We have used the Shiga-like toxin B subunit to analyze the effects of
BAPTA-AM on retrograde protein transport. For these experiments,
recombinant STB was purified and covalently labeled with Cy2 (see
"Experimental Procedures"). Vero cells were incubated with the
labeled toxin for 30 min to allow the toxin to internalize. The
noninternalized toxin was then washed away with fresh medium, and the
cells were allowed to grow for an additional 0.5-16 h. The location of
STB in the cell was monitored by fluorescence microscopy (Fig.
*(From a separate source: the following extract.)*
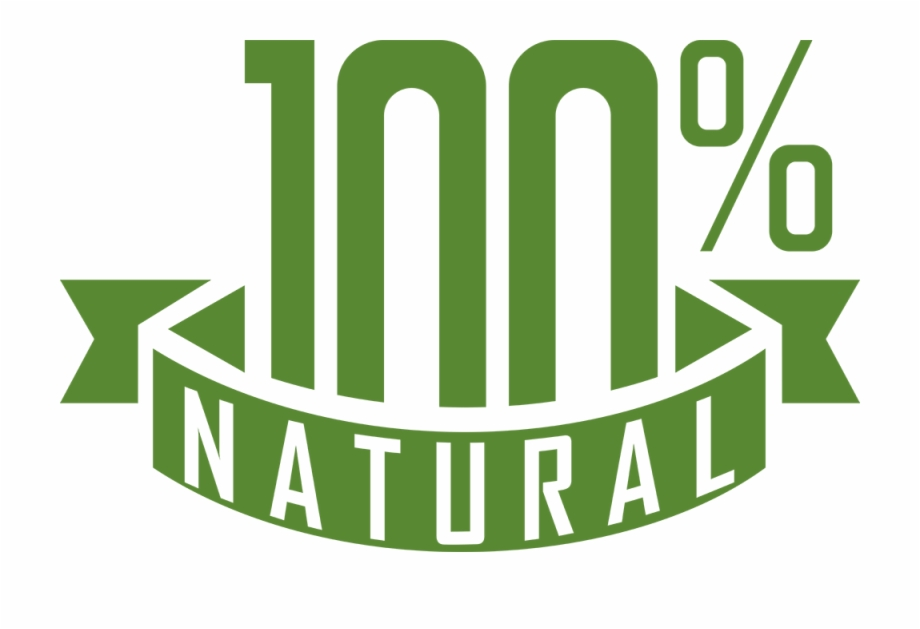 100 percent clipart svg transparent stock 100 Percent Natural Logo Png Free PNG Images & Clipart Download ... svg transparent stock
7). In addition, we used a recombinant
form of Shiga toxin that was engineered to contain an
N-glycosylation site (33, 41) to detect the arrival of the
STB in the ER biochemically (Fig. 8).
Fluorescence microscopy shows that the internalized STB first appeared
in punctate endosomal compartments and then within 2 h became
concentrated in the Golgi (Fig. 7). Diffuse ER-like staining was also
observed by microscopy after 2-h incubations. As a more precise
indicator of STB arrival in the ER, we examined its glycosylation
state. Consistent with previous studies (33), we observed three
distinct STB bands on Western blots following retrograde transport of
STB through the secretory pathway (Fig. 8). We confirmed that the
uppermost band corresponds to the core-glycosylated form of STB by
treating cells with tunicamycin to block core glycosylation (Fig.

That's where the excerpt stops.